“Speed Kills” says the overused slogan but of course such is not the case. If it were true that much greater speed were a cause of death then folks at some risk of death traveling at 70 miles per hour would all die when flying in a plane at several hundred miles per hour.
Driving a vehicle beyond one’s ability to control it in the conditions of the moment, which includes not just environmental issues but the unpredictable actions of other drivers, is what increases the likelihood of dangerous crashes and losses of control. But it is much easier to use the bromidic expression “speed kills” to justify the posting of speed limits that are often arbitrary, counter to normal traffic flow, and not fitting with the engineering standards of a motorway.
In Texas, we’ve mostly turned the corner on this by making sure on state highways that limits are actually set to match the design of the motorway and driver behavior. In other states such is not the case as I witnessed in western Colorado last week with its New Mexico-style ridiculously low speed limits on large, wide-open highways. In the rural northern part of New York state I was on large long rural highways with 55 mph limits two years ago justified by nothing other than government control of the people and money raising through ticketing.

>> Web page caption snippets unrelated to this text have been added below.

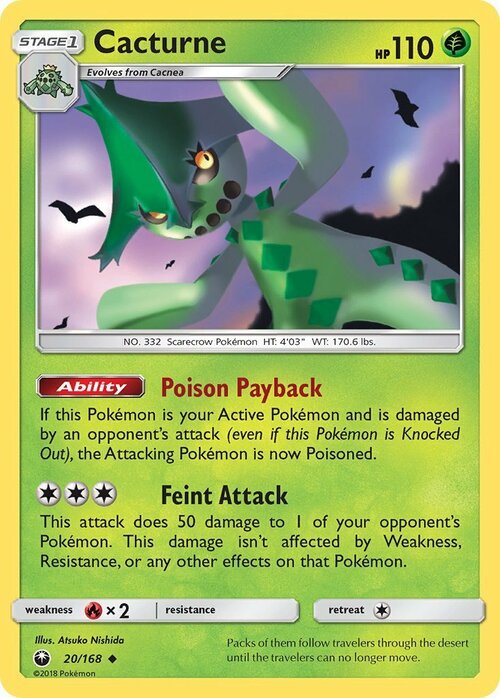 Cacturne [Poison Payback | Feint Attack] Card Front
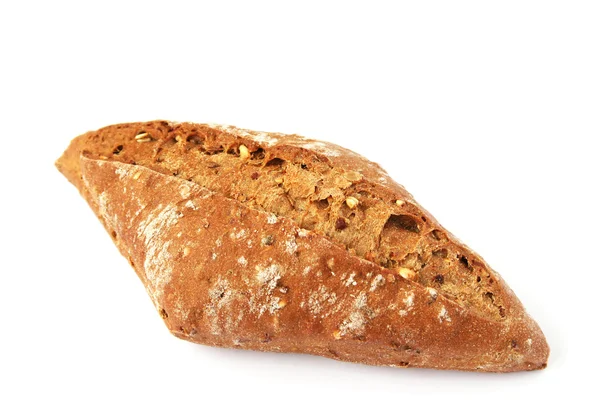 Brot auf Weiß — Stockfoto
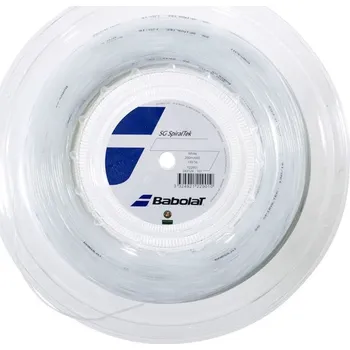 Struna na výplet tenisové rakety Babolat SG Spiraltek 200m 1,25 Barva: Bílá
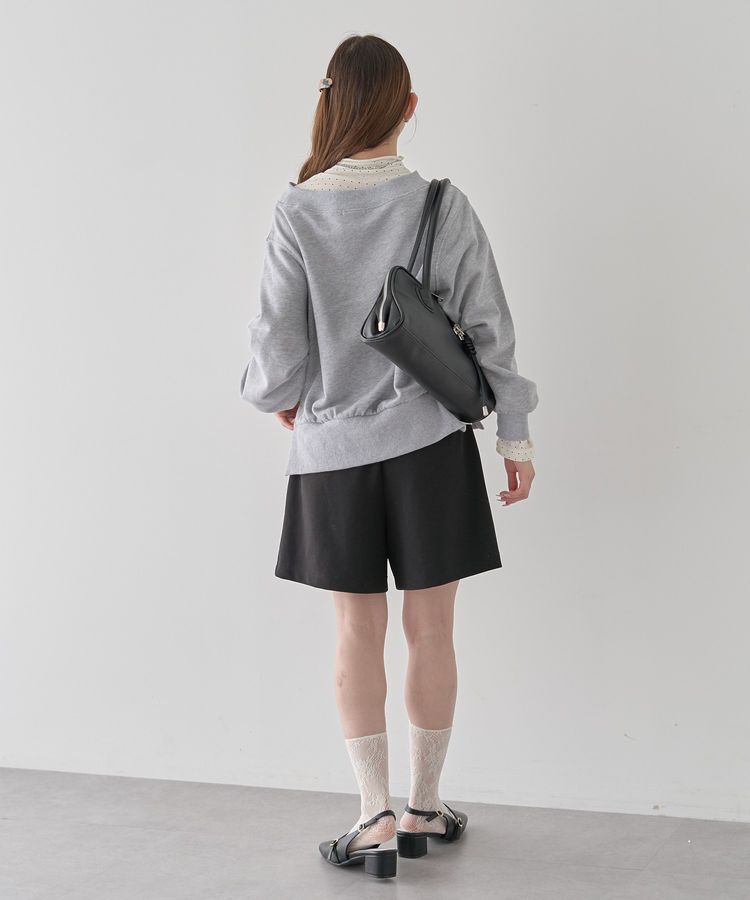 earth music&ecology「裾スリット裏毛プルオーバー」|スウェット・ジャージ|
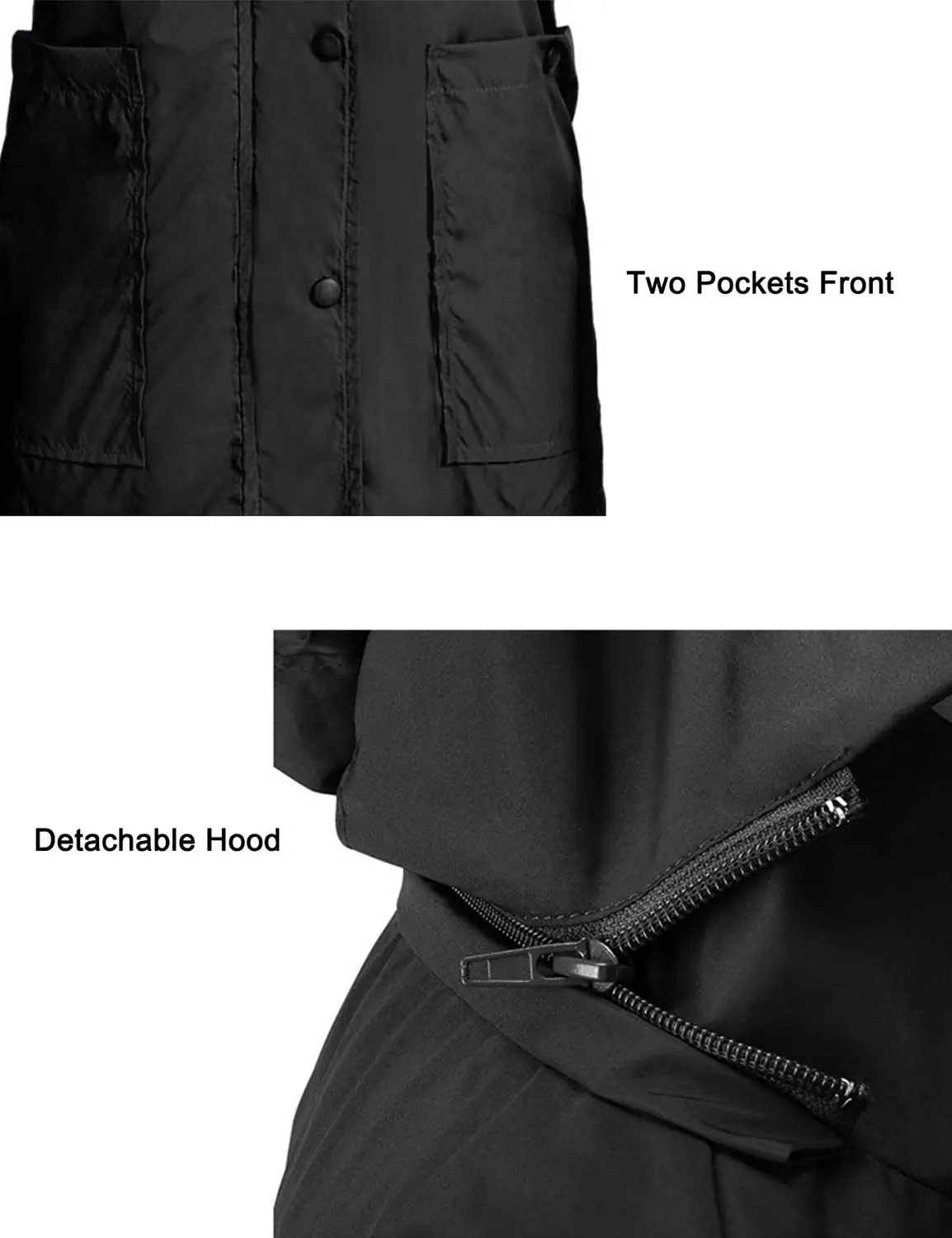 

Women's Waterproof Raincoat Outdoor Hooded Rain Jacket Sport Rain Jacket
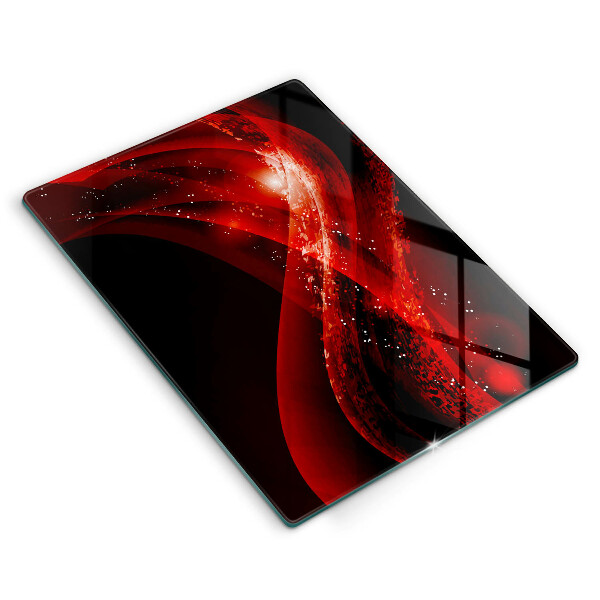 Glas Ceranfeldabdeckung Spritzschutz Moderne Abstraktion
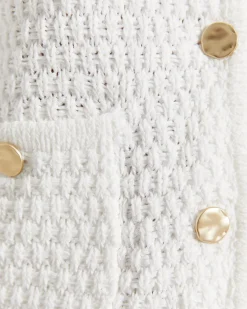 Fashion Sportscraft Olivia Tape Yarn Cardigan in Winter White WinterWhite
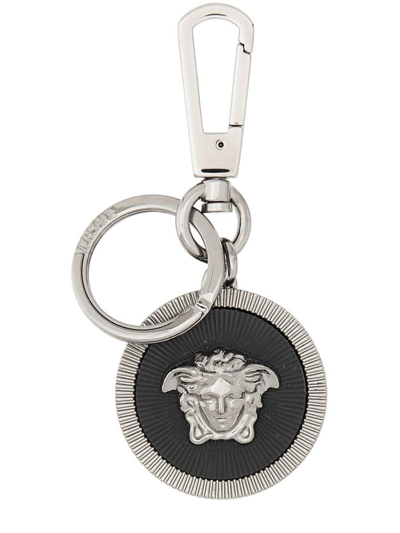 Versace Medusa Biggie Lobster Claw Fastened Keyring In Multi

I’ve no empirical proof but I’d venture that a 65 to 75 mph speed limit in the 70’s is about the equal to an 85 to 95 mph limit today – in relative safety and performance of vehicles.
“Speed-Limit Boosts Show No Signs of Slowing Down,” was the headline of a Wall Street Journal story last week which featured the typical objections to higher speed limits.
In trying to make the case for lower limits saving lives it is pointed out that: “The most convincing evidence is the 55 mph National Maximum Speed Limit set in 1973 [sic? I thought this was set in the Carter years.] Before that, speed limits on rural interstates typically ranged from 65 to 75 mph.” And they note how deaths went down after the lowering.
What they miss is the relative performance and safety of even today’s cheapest cars to even the best of the 1970’s. I’ve no empirical proof but I’d venture that a 65 to 75 mph speed limit in the 70’s is about the equal to an 85 to 95 mph limit today – in relative safety and performance of vehicles.
IIRC the 55 mph speed limit went into effect January 1, 1974, under Nixon, for energy conservation purposes.
Yes and I think it was the Carter Admin. that upped the leverage for state adoption by threatening state highway money grants if not adopted. Thanks.
The most dangerous things on the road, and I never leave home without seeing all of them, are following too closely (should be self explanatory, but common sense has been dead for more than a generation, clearly), driving too slowly (destroying traffic flow by creating a rolling roadblock that causes those around the speed limit to have to pass them and therefore having everyone over the limit tailgating those who are passing and often cutting off the slower driver and passing on the right… etc, etc, etc… if you spend any time at all on the road you’ve seen it and either already know are are part of the problem) and pulling out in front of other cars as though you are in a hurry, then accelerating slowly and rarely if ever reaching the speed limit when waiting for the other car to pass and pulling out safely would have taken 5 seconds out of your “busy” life. In other words, driving like you’re the only/most important person on the whole road. We’ve already got too many laws and they add a thousand of them on January 1 and September 1 every year. If they would enforce the basic laws and stop micromanaging everyone’s lives we would all be freer and better off. Too many entitled, self-important bullies out there, and they are all very confident and smug in their fancy steel boxes where they are invincible. “Drive Texas Friendly”, y’all!
Yes, disparity in speed is the most dangerous of all and why we got rid of the stupid, dangerous lower limit for trucks, etc. And yes, for some things there are no “do overs” and we’d all be better off if people truly understood such. In a blink of an eye a life can be ended.